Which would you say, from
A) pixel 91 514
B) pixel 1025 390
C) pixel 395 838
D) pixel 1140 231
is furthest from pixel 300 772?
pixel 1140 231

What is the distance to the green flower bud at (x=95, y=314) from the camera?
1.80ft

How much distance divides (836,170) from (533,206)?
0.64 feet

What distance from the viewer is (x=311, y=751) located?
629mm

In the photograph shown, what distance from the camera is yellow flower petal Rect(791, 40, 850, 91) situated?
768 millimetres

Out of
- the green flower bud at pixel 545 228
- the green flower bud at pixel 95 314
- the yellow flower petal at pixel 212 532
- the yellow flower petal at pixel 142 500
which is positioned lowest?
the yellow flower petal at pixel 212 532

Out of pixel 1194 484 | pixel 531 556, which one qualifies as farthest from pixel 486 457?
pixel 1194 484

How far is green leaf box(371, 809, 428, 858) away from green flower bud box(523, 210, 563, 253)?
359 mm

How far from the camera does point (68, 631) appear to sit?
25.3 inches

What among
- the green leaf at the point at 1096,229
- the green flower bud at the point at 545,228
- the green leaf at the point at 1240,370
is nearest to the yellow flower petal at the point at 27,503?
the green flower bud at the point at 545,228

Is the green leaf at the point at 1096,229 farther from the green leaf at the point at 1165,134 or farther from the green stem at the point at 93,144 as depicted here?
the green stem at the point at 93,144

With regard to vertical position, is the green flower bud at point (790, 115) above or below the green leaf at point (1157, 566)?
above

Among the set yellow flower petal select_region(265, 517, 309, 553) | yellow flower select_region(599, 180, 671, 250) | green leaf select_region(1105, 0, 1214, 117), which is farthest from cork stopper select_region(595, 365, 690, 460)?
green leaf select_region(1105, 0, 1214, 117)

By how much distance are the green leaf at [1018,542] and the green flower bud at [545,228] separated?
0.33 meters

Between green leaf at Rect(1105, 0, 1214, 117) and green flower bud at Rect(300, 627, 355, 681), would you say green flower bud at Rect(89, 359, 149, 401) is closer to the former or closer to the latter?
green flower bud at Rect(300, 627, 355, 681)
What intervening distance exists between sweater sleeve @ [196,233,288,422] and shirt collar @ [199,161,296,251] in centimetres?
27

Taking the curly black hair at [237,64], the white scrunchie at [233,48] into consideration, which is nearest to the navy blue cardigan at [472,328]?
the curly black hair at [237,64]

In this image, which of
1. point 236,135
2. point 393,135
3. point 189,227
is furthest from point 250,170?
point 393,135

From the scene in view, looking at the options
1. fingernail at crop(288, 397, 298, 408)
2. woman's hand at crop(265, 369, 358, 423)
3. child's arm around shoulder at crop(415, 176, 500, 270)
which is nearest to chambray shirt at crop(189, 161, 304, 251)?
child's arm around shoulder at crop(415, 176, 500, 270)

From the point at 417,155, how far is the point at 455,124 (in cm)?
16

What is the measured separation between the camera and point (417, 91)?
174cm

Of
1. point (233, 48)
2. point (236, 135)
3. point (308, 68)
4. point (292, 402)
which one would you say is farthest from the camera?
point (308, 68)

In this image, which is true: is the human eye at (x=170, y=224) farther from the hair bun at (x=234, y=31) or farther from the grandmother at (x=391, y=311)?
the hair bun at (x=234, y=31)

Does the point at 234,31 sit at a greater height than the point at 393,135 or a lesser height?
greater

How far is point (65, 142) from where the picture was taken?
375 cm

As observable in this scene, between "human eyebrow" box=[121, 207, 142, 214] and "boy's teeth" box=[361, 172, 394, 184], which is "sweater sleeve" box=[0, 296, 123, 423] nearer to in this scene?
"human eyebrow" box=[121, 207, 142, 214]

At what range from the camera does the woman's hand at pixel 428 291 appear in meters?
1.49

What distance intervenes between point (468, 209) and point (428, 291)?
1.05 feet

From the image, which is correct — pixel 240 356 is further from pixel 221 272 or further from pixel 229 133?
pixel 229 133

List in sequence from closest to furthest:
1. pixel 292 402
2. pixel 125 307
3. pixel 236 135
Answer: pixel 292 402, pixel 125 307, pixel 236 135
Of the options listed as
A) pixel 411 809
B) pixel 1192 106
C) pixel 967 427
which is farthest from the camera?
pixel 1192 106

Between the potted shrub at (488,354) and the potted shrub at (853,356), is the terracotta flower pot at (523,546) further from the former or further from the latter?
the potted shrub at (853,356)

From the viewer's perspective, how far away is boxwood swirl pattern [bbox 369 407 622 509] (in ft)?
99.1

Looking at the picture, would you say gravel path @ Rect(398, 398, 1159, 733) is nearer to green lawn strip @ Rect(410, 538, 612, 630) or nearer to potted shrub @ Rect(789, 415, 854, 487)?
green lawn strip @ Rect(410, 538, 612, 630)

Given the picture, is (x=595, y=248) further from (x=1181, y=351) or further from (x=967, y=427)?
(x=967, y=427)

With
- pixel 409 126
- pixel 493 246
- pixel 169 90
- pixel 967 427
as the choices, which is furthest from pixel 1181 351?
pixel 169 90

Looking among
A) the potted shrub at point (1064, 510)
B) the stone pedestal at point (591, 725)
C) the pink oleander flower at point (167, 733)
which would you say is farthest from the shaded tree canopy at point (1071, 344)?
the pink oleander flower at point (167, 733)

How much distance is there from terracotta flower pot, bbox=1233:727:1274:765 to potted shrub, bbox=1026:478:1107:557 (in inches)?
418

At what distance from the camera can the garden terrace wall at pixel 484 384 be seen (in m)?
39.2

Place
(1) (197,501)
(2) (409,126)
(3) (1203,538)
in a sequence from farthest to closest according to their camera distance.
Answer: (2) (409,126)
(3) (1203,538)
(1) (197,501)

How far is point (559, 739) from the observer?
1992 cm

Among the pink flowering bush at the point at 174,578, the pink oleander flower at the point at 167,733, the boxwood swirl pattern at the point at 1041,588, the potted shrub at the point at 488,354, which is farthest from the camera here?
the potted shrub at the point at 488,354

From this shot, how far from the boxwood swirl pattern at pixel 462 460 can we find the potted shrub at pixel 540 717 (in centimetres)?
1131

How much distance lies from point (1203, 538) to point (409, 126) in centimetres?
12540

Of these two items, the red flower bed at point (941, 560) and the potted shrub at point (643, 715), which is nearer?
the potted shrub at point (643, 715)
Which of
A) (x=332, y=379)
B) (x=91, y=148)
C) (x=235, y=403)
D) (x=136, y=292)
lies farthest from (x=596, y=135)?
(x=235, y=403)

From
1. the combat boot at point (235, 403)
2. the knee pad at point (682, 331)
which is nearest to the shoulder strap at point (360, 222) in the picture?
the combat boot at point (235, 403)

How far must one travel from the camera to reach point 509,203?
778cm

• Instructions for the task:
Rewrite the lines above as a JSON array of strings, one string per line, skipping blank lines.

• Result for this task:
[
  "Which would you say, from",
  "A) pixel 91 514",
  "B) pixel 1025 390",
  "C) pixel 395 838",
  "D) pixel 1140 231",
  "is furthest from pixel 300 772?",
  "pixel 1140 231",
  "What is the distance to the green flower bud at (x=95, y=314) from the camera?",
  "1.80ft",
  "How much distance divides (836,170) from (533,206)?",
  "0.64 feet",
  "What distance from the viewer is (x=311, y=751) located?",
  "629mm",
  "In the photograph shown, what distance from the camera is yellow flower petal Rect(791, 40, 850, 91) situated?",
  "768 millimetres",
  "Out of",
  "- the green flower bud at pixel 545 228",
  "- the green flower bud at pixel 95 314",
  "- the yellow flower petal at pixel 212 532",
  "- the yellow flower petal at pixel 142 500",
  "which is positioned lowest?",
  "the yellow flower petal at pixel 212 532",
  "Out of pixel 1194 484 | pixel 531 556, which one qualifies as farthest from pixel 486 457?",
  "pixel 1194 484",
  "How far is green leaf box(371, 809, 428, 858) away from green flower bud box(523, 210, 563, 253)?",
  "359 mm",
  "How far from the camera does point (68, 631) appear to sit?",
  "25.3 inches",
  "What among",
  "- the green leaf at the point at 1096,229",
  "- the green flower bud at the point at 545,228",
  "- the green leaf at the point at 1240,370",
  "is nearest to the yellow flower petal at the point at 27,503?",
  "the green flower bud at the point at 545,228",
  "Is the green leaf at the point at 1096,229 farther from the green leaf at the point at 1165,134 or farther from the green stem at the point at 93,144 as depicted here?",
  "the green stem at the point at 93,144",
  "With regard to vertical position, is the green flower bud at point (790, 115) above or below the green leaf at point (1157, 566)?",
  "above",
  "Among the set yellow flower petal select_region(265, 517, 309, 553) | yellow flower select_region(599, 180, 671, 250) | green leaf select_region(1105, 0, 1214, 117), which is farthest from cork stopper select_region(595, 365, 690, 460)?",
  "green leaf select_region(1105, 0, 1214, 117)",
  "By how much distance are the green leaf at [1018,542] and the green flower bud at [545,228] separated?",
  "0.33 meters",
  "Between green leaf at Rect(1105, 0, 1214, 117) and green flower bud at Rect(300, 627, 355, 681), would you say green flower bud at Rect(89, 359, 149, 401) is closer to the former or closer to the latter?",
  "green flower bud at Rect(300, 627, 355, 681)",
  "What intervening distance exists between sweater sleeve @ [196,233,288,422] and shirt collar @ [199,161,296,251] in centimetres?",
  "27",
  "Taking the curly black hair at [237,64], the white scrunchie at [233,48] into consideration, which is nearest to the navy blue cardigan at [472,328]?",
  "the curly black hair at [237,64]",
  "In this image, which of",
  "1. point 236,135",
  "2. point 393,135",
  "3. point 189,227",
  "is furthest from point 250,170?",
  "point 393,135",
  "From the scene in view, looking at the options",
  "1. fingernail at crop(288, 397, 298, 408)",
  "2. woman's hand at crop(265, 369, 358, 423)",
  "3. child's arm around shoulder at crop(415, 176, 500, 270)",
  "which is nearest to chambray shirt at crop(189, 161, 304, 251)?",
  "child's arm around shoulder at crop(415, 176, 500, 270)",
  "From the point at 417,155, how far is the point at 455,124 (in cm)?",
  "16",
  "What is the measured separation between the camera and point (417, 91)?",
  "174cm",
  "Of",
  "1. point (233, 48)",
  "2. point (236, 135)",
  "3. point (308, 68)",
  "4. point (292, 402)",
  "which one would you say is farthest from the camera?",
  "point (308, 68)",
  "In this image, which is true: is the human eye at (x=170, y=224) farther from the hair bun at (x=234, y=31) or farther from the grandmother at (x=391, y=311)?",
  "the hair bun at (x=234, y=31)",
  "Does the point at 234,31 sit at a greater height than the point at 393,135 or a lesser height?",
  "greater",
  "How far is point (65, 142) from where the picture was taken?",
  "375 cm",
  "As observable in this scene, between \"human eyebrow\" box=[121, 207, 142, 214] and \"boy's teeth\" box=[361, 172, 394, 184], which is \"sweater sleeve\" box=[0, 296, 123, 423] nearer to in this scene?",
  "\"human eyebrow\" box=[121, 207, 142, 214]",
  "At what range from the camera does the woman's hand at pixel 428 291 appear in meters?",
  "1.49",
  "What distance intervenes between point (468, 209) and point (428, 291)?",
  "1.05 feet",
  "From the image, which is correct — pixel 240 356 is further from pixel 221 272 or further from pixel 229 133?",
  "pixel 229 133",
  "List in sequence from closest to furthest:",
  "1. pixel 292 402",
  "2. pixel 125 307",
  "3. pixel 236 135",
  "Answer: pixel 292 402, pixel 125 307, pixel 236 135",
  "Of the options listed as",
  "A) pixel 411 809",
  "B) pixel 1192 106",
  "C) pixel 967 427",
  "which is farthest from the camera?",
  "pixel 1192 106",
  "Between the potted shrub at (488,354) and the potted shrub at (853,356), is the terracotta flower pot at (523,546) further from the former or further from the latter?",
  "the potted shrub at (853,356)",
  "From the viewer's perspective, how far away is boxwood swirl pattern [bbox 369 407 622 509] (in ft)?",
  "99.1",
  "Looking at the picture, would you say gravel path @ Rect(398, 398, 1159, 733) is nearer to green lawn strip @ Rect(410, 538, 612, 630) or nearer to potted shrub @ Rect(789, 415, 854, 487)?",
  "green lawn strip @ Rect(410, 538, 612, 630)",
  "Given the picture, is (x=595, y=248) further from (x=1181, y=351) or further from (x=967, y=427)?",
  "(x=967, y=427)",
  "With",
  "- pixel 409 126",
  "- pixel 493 246",
  "- pixel 169 90",
  "- pixel 967 427",
  "as the choices, which is furthest from pixel 1181 351?",
  "pixel 169 90",
  "Looking among",
  "A) the potted shrub at point (1064, 510)",
  "B) the stone pedestal at point (591, 725)",
  "C) the pink oleander flower at point (167, 733)",
  "which would you say is farthest from the shaded tree canopy at point (1071, 344)?",
  "the pink oleander flower at point (167, 733)",
  "How much distance is there from terracotta flower pot, bbox=1233:727:1274:765 to potted shrub, bbox=1026:478:1107:557 (in inches)?",
  "418",
  "At what distance from the camera can the garden terrace wall at pixel 484 384 be seen (in m)?",
  "39.2",
  "Place",
  "(1) (197,501)",
  "(2) (409,126)",
  "(3) (1203,538)",
  "in a sequence from farthest to closest according to their camera distance.",
  "Answer: (2) (409,126)",
  "(3) (1203,538)",
  "(1) (197,501)",
  "How far is point (559, 739) from the observer?",
  "1992 cm",
  "Among the pink flowering bush at the point at 174,578, the pink oleander flower at the point at 167,733, the boxwood swirl pattern at the point at 1041,588, the potted shrub at the point at 488,354, which is farthest from the camera here?",
  "the potted shrub at the point at 488,354",
  "From this shot, how far from the boxwood swirl pattern at pixel 462 460 can we find the potted shrub at pixel 540 717 (in centimetres)?",
  "1131",
  "How much distance lies from point (1203, 538) to point (409, 126) in centimetres?",
  "12540",
  "Of these two items, the red flower bed at point (941, 560) and the potted shrub at point (643, 715), which is nearer?",
  "the potted shrub at point (643, 715)",
  "Which of",
  "A) (x=332, y=379)",
  "B) (x=91, y=148)",
  "C) (x=235, y=403)",
  "D) (x=136, y=292)",
  "lies farthest from (x=596, y=135)?",
  "(x=235, y=403)",
  "From",
  "1. the combat boot at point (235, 403)",
  "2. the knee pad at point (682, 331)",
  "which is nearest to the shoulder strap at point (360, 222) in the picture?",
  "the combat boot at point (235, 403)",
  "How far must one travel from the camera to reach point 509,203?",
  "778cm"
]